Rights of indemnity-holder when sued
Section 125 of ICA:
It provides for the rights of the indemnity holder against the indemnifier if in case he is sued by a third party. Sub-section (1) provides that the indemnity holder is entitled to all the damages that he may be compelled to pay in a suit to which such a contract applies. Sub-section (2) provides that the promisor shall indemnify the promisee, for any sort of expenses incurred by the promisor (indemnity holder) in a suit, which is not against the orders of the indemnifier or the promisor and could be considered an act of a prudent man if such a contract did not exist. Sub-section (3) provides that in case of an out-of-court settlement or compromise, any sort of expenses that are incurred are to be indemnified by the indemnifier if the same is not against the orders of the indemnifier.
ADAMSON v. JARVIS 
In this case, Adamson, who was an auctioneer, was asked by Jarvis to auction his cattle. As per his instructions, the cattle were auctioned by Adamson but later on, he was sued by the real owner of the cattle for conversion, since Jarvis was not the real owner of the cattle auctioned and Adamson followed his instructions. As a result, he had to pay the damages however, Adamson then in turn sued Jarvis to indemnify him. The Court, therefore, held that since it can be presumed on behalf of Adamson that if after following the instructions of Jarvis, any losses are going to occur then he would be indemnified. Hence, Jarvis had to pay the damages to Adamson as indemnity.

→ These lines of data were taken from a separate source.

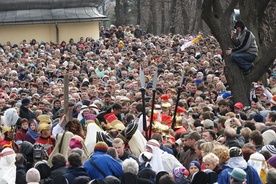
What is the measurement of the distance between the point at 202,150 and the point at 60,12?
32891mm

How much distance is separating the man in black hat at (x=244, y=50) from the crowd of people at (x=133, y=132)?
152 millimetres

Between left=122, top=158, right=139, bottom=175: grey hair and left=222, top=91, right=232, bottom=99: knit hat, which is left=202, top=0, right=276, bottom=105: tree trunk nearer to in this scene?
left=222, top=91, right=232, bottom=99: knit hat

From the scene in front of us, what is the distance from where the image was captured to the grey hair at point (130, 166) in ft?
42.9

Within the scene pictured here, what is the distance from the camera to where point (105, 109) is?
20.8 meters

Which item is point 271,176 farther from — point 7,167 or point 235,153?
point 7,167

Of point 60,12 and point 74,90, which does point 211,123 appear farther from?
point 60,12

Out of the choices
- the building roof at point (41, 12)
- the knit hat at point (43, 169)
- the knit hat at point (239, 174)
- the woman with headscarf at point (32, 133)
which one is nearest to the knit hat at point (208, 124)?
the woman with headscarf at point (32, 133)

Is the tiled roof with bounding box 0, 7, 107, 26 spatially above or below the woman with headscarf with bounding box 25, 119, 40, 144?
above

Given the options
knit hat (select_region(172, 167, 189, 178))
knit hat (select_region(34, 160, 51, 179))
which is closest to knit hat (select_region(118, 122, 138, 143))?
knit hat (select_region(172, 167, 189, 178))

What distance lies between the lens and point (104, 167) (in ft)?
44.3

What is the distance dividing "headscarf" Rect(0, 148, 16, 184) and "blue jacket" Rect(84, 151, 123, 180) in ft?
3.48

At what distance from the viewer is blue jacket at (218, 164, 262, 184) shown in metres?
12.6

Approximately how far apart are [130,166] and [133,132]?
2405mm

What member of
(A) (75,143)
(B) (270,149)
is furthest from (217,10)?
(B) (270,149)
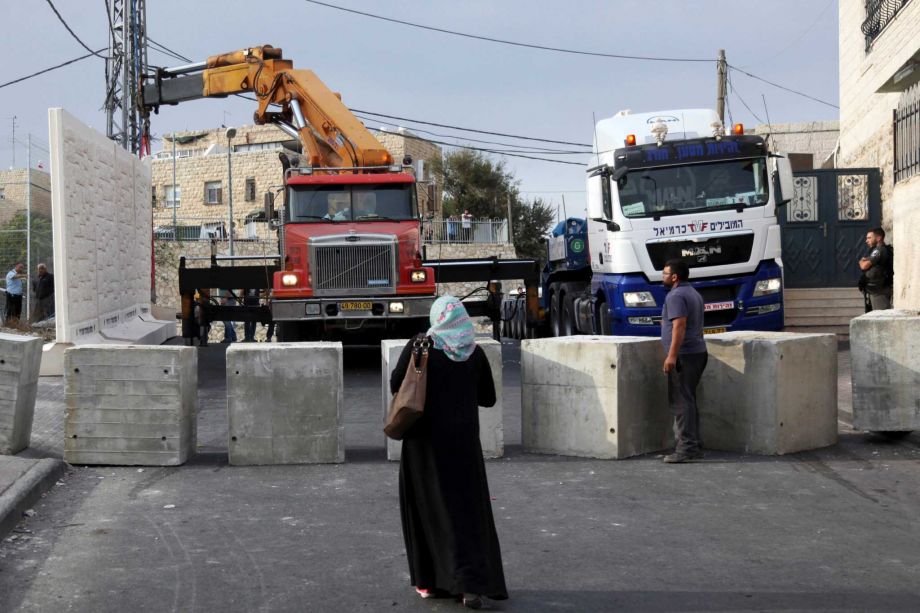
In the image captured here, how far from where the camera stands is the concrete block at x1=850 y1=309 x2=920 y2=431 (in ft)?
33.5

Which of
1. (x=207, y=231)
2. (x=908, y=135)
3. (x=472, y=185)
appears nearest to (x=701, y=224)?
(x=908, y=135)

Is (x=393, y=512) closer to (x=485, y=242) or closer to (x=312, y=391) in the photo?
(x=312, y=391)

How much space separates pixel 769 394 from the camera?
9852 mm

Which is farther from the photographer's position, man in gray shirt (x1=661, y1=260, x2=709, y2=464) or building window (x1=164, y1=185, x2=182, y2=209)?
building window (x1=164, y1=185, x2=182, y2=209)

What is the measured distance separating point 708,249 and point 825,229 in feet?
24.0

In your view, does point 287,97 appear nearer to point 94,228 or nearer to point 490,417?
point 94,228

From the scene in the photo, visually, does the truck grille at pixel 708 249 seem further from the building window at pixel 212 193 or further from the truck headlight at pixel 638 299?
the building window at pixel 212 193

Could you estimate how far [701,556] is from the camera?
6.51 m

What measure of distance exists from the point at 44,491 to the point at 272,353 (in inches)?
83.7

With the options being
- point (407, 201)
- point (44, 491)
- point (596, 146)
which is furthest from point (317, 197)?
point (44, 491)

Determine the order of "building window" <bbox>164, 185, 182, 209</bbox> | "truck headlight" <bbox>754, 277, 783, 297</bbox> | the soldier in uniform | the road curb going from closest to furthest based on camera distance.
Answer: the road curb
"truck headlight" <bbox>754, 277, 783, 297</bbox>
the soldier in uniform
"building window" <bbox>164, 185, 182, 209</bbox>

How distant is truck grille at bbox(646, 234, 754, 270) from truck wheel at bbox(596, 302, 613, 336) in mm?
1441

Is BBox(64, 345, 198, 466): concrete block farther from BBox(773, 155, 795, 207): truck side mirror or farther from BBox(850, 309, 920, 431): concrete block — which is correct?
BBox(773, 155, 795, 207): truck side mirror

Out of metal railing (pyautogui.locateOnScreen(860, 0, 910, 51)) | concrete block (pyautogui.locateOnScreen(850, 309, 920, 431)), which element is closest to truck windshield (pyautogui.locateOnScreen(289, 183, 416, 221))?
concrete block (pyautogui.locateOnScreen(850, 309, 920, 431))
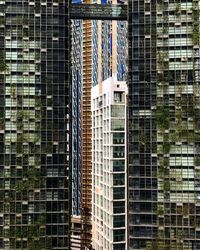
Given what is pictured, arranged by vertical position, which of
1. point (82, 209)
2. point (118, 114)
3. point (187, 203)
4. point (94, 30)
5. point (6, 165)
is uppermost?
point (94, 30)

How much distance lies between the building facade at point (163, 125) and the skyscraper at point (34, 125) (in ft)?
34.2

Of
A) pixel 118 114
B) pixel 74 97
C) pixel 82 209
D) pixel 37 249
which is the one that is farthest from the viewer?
pixel 74 97

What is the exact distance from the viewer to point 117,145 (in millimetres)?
99938

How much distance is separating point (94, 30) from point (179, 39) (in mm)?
66726

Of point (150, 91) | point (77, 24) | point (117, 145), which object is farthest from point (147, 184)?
point (77, 24)

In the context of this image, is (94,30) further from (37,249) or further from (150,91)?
(37,249)

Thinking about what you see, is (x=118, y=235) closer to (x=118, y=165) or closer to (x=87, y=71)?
(x=118, y=165)

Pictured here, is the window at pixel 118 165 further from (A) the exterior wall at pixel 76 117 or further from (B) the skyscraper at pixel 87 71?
(A) the exterior wall at pixel 76 117

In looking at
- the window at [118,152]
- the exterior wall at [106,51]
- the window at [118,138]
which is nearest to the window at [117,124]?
the window at [118,138]

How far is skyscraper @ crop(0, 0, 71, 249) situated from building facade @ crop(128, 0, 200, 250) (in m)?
10.4

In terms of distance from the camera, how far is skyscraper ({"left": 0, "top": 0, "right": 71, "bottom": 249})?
7206 centimetres

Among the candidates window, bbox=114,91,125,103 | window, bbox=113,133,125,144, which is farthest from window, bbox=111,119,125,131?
window, bbox=114,91,125,103

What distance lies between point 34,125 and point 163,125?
19.4 metres

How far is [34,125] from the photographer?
240ft
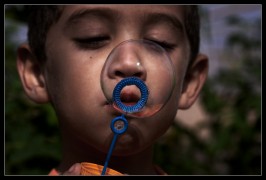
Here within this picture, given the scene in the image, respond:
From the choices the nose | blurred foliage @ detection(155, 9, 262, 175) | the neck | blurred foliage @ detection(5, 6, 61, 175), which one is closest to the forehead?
the nose

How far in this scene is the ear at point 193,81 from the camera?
3.69 ft

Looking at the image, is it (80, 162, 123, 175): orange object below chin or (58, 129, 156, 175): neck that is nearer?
(80, 162, 123, 175): orange object below chin

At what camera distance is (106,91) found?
2.86 feet

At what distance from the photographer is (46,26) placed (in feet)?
3.54

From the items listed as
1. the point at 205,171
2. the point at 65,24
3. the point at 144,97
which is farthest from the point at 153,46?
the point at 205,171

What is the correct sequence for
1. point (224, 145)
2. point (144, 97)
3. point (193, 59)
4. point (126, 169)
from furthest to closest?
1. point (224, 145)
2. point (193, 59)
3. point (126, 169)
4. point (144, 97)

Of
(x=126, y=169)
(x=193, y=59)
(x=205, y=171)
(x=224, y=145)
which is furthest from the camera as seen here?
(x=224, y=145)

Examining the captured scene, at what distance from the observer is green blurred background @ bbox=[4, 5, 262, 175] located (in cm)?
173

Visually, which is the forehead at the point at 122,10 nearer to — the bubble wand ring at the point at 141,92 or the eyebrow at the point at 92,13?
the eyebrow at the point at 92,13

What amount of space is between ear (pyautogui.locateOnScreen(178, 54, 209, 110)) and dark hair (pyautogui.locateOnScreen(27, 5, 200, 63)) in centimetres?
2

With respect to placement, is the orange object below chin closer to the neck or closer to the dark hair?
the neck

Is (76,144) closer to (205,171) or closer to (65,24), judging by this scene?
(65,24)

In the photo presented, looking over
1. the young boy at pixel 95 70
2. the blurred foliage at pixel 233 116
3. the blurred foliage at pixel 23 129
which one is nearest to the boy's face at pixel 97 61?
the young boy at pixel 95 70
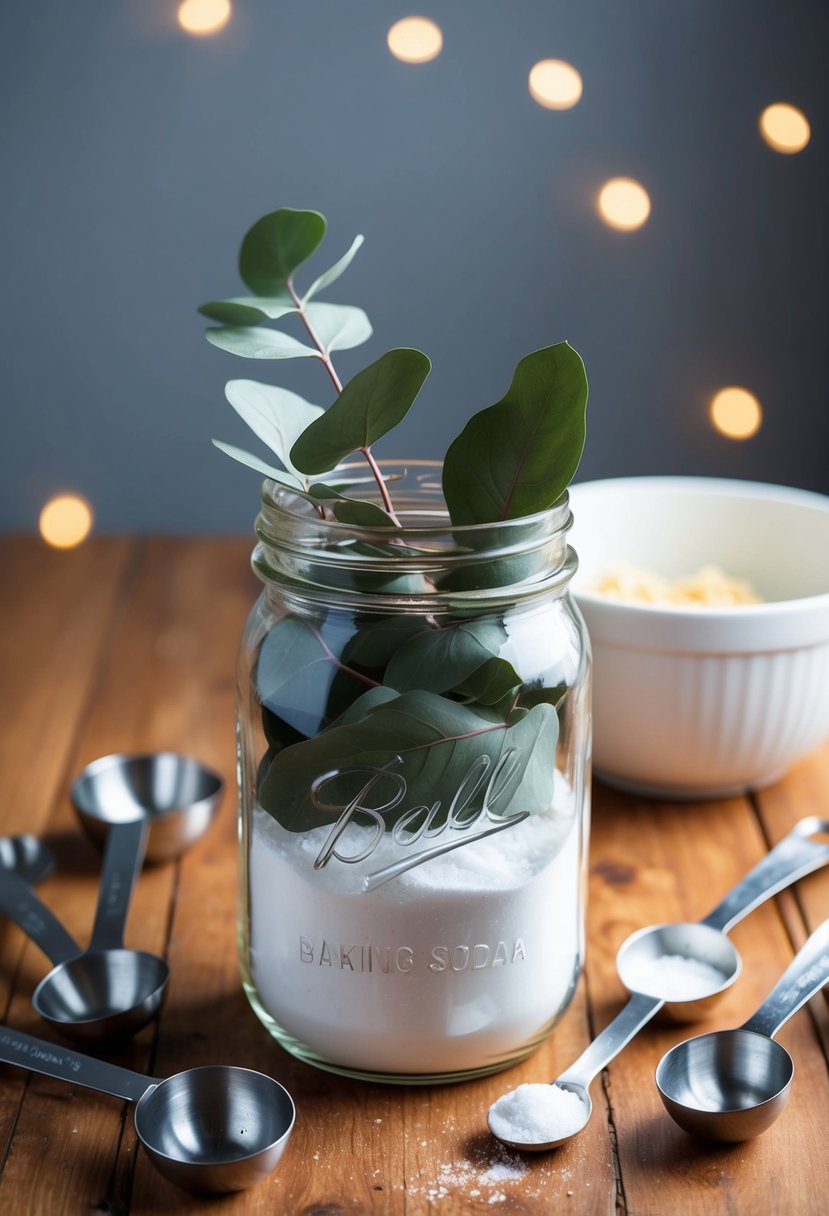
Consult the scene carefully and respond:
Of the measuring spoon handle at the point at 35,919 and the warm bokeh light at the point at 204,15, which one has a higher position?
the warm bokeh light at the point at 204,15

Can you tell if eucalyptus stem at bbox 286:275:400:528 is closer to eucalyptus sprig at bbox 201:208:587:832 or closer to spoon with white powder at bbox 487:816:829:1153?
eucalyptus sprig at bbox 201:208:587:832

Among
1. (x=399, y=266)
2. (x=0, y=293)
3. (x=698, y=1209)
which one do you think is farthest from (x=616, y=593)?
(x=0, y=293)

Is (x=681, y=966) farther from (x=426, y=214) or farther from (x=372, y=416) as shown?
(x=426, y=214)

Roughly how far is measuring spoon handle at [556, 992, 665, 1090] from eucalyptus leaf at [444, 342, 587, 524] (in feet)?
0.73

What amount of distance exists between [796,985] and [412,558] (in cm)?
26

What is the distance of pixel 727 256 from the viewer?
131 centimetres

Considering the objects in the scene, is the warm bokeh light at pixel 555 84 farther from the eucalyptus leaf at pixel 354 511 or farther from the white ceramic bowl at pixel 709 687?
the eucalyptus leaf at pixel 354 511

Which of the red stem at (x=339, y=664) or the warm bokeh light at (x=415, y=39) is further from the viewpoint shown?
the warm bokeh light at (x=415, y=39)

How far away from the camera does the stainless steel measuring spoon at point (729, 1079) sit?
1.57 ft

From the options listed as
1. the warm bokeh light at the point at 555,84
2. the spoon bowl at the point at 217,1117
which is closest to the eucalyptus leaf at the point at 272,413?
the spoon bowl at the point at 217,1117

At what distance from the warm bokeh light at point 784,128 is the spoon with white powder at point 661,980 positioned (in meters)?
0.81

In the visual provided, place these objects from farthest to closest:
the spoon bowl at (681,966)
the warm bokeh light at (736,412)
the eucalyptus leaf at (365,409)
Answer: the warm bokeh light at (736,412) < the spoon bowl at (681,966) < the eucalyptus leaf at (365,409)

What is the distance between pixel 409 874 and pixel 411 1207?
117 millimetres

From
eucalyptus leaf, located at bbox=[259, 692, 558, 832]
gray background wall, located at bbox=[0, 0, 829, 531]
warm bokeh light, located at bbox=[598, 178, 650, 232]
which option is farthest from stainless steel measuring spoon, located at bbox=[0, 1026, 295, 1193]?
warm bokeh light, located at bbox=[598, 178, 650, 232]
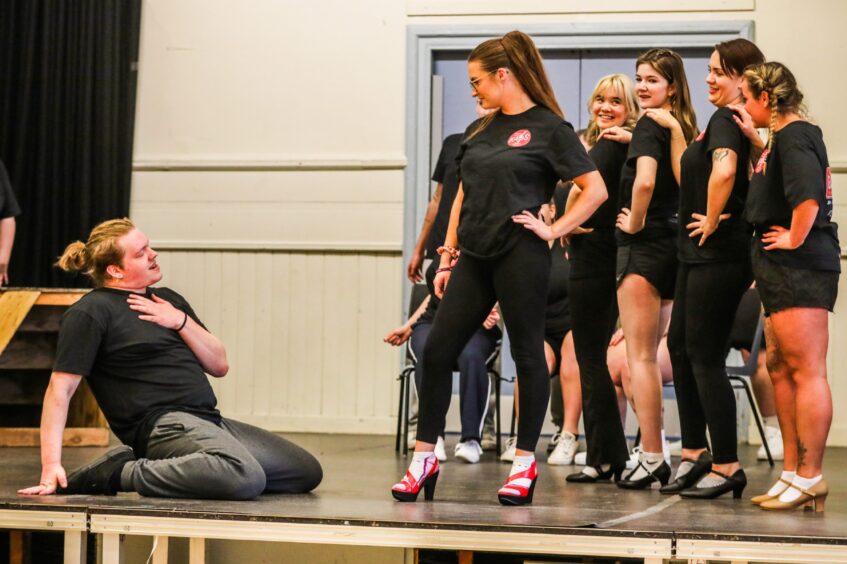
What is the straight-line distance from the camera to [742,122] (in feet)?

GAJAN MORESHWAR v. MORESHWAR MADAN [AIR 1942]
G. Moreshwar (plaintiff) got a piece of land in then Bombay at lease for a period of 999 years which he transferred to M. Madan (defendant) on lease for a limited period of time. M. Madan initiated the development of such land and ordered the construction materials from K D Mohan Das. However, at the time of payment of such materials purchased, the defendant could not pay. He then requested the plaintiff to prepare a mortgage deed in favor of K.D. Mohandas and the Interest rate was also agreed upon, from both sides. The defendant decided to repay the principal amount along with interest and get the mortgage deed released before the date of maturity of the deed, but he could not pay as per his assurance, to K.D. Mohan Das as a result of which the plaintiff had to pay the interest. Later even after several requests when the defendant did not pay the principal amount along with interest and hence, did not get the mortgage deed released, the plaintiff sued him for indemnity. The Privy Council thus, held that the indemnity holder can ask the indemnifier to indemnify him. Hence, G. Moreshwar was asked to be indemnified by M. Madan against the deed of charge and the loan agreement.
The contract of indemnity provided under the Indian Contract Act has not explicitly mentioned the rights of the indemnifier just as it has prescribed for the rights of the indemnity holder. The definition so proposed under the said Act is quite ambiguous as the nature of loss or damage is not clearly mentioned. Since there is always a scope for amendment in the statutes as per changing requirements of the society over time, therefore, the provision of the contract of indemnity needs to be more explicitly framed and in an unambiguous manner so that the rights of either party to the contract is not violated simply because the concerned law is silent upon that.